男子プロゴルフ界の統合に向けた、PGAツアーとサウジアラビアの政府系ファンド「PIF」との交渉が、新たな局面を迎えています。ESPNの報道によると、PGAツアーのジェイ・モナハン会長、タイガー・ウッズ選手、アダム・スコット選手らが、ワシントンD.C.でホワイトハウス関係者と会談し、合意に向けた連邦政府の支援を要請するとのことです。
統合交渉の現状と課題
PGAツアーとPIFの交渉は、2023年初頭から続けられてきました。同年6月6日には、両者の事業統合に向けた枠組み合意が発表され、12月31日を最終期限として交渉が進められてきました。しかし、20ヶ月が経過した現在も、最終合意には至っていません。
この間、PIFが出資するLIVゴルフは、PGAツアーから有力選手を引き抜き、両者の対立は深まっています。

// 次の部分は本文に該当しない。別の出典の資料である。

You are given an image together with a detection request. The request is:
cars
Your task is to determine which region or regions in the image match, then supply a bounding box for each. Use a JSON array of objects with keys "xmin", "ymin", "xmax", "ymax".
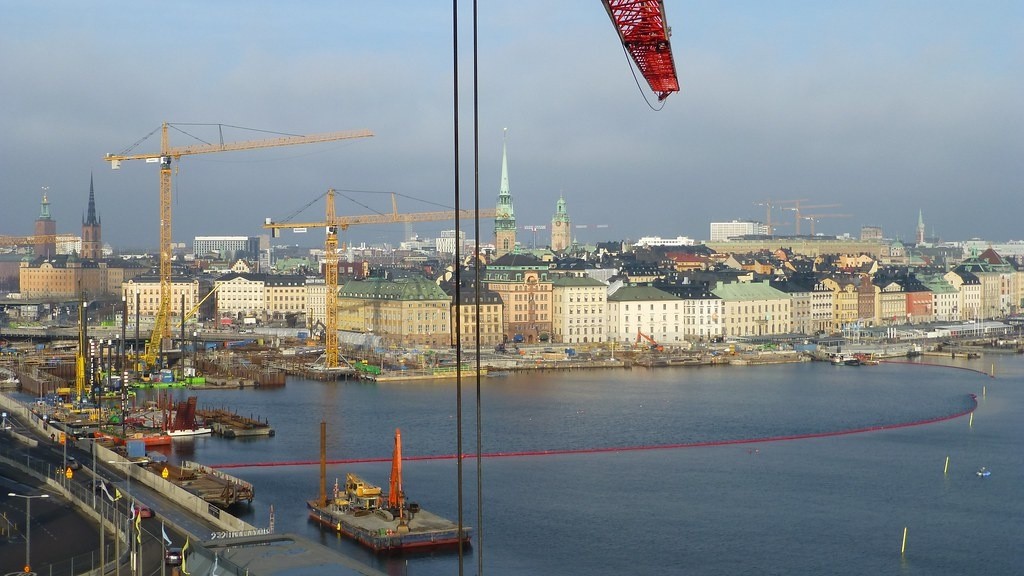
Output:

また、米国司法省の反トラスト部門が、サウジアラビアの投資について審査を行っていることも、交渉の長期化の一因となっています。
PGAツアーの新たな動き

PGAツアーは、この間に営利部門である「PGAツアーエンタープライズ」を設立。スポーツチームのオーナーや経営者らで構成される「ストラテジック・スポーツ・グループ(SSG)」から、15億ドルの出資を受けました。
タイガー・ウッズの発言

先週末、CBSで放送された2025年ジェネシス招待の際に、タイガー・ウッズは、両者の交渉が「非常に前向きな状況」にあると示唆しました。
モナハン会長の見解
モナハン会長は、「最終合意に至るまで、油断はできない」としながらも、「全てが順調に進んでおり、関係者全員が合意に向けて熱意を持っている」と述べています。
会談の参加者と目的
今回の会談には、PGAツアーの選手理事を務めるウッズ選手とスコット選手、そしてモナハン会長が参加。The Athleticによると、トランプ前大統領とPIFのヤシル・アル・ルマイヤン総裁も参加する予定です。
PGAツアーの代表者3名は、最近トランプ前大統領と会談したり、ゴルフを共にしたりしており、ゴルフへの造詣が深いトランプ前大統領が、交渉を後押ししてくれることを期待しているようです。
交渉の焦点:PGAツアーの求めるもの

PGAツアーエンタープライズは、PIFから15億ドルの投資を求めています。その目的は、男子ゴルフ界の統合と、トップ選手たちが年間を通して同じトーナメントでプレーできる環境を整えることです。
LIVゴルフの今後
PIFが全面的に出資するLIVゴルフの具体的な扱いについては、まだ明らかになっていません。しかし、PIFは、LIVゴルフが何らかの形で存続することを強く主張しています。
交渉の進捗状況
項目 | 詳細 |
交渉開始時期 | 2023年初頭 |
枠組み合意 | 2023年6月6日 |
当初の最終期限 | 2023年12月31日 |
PGAツアーの動き | PGAツアーエンタープライズ設立、SSGから15億ドルの出資 |
PIFの求めるもの | PGAツアーエンタープライズへの15億ドルの投資、LIVゴルフの存続 |
課題 | LIVゴルフの扱い、米国司法省の審査、PGAツアーとLIVゴルフ間の対立 |
直近の動き | ホワイトハウスでの会談(PGAツアー代表者、トランプ前大統領、PIF総裁ら参加) |
今後の展望
PGAツアーとPIFの統合交渉は、長期間にわたって続いていますが、今回のホワイトハウスでの会談が、交渉の大きな転換点となる可能性があります。男子ゴルフ界の未来を左右する重要な交渉の行方に、引き続き注目が集まります。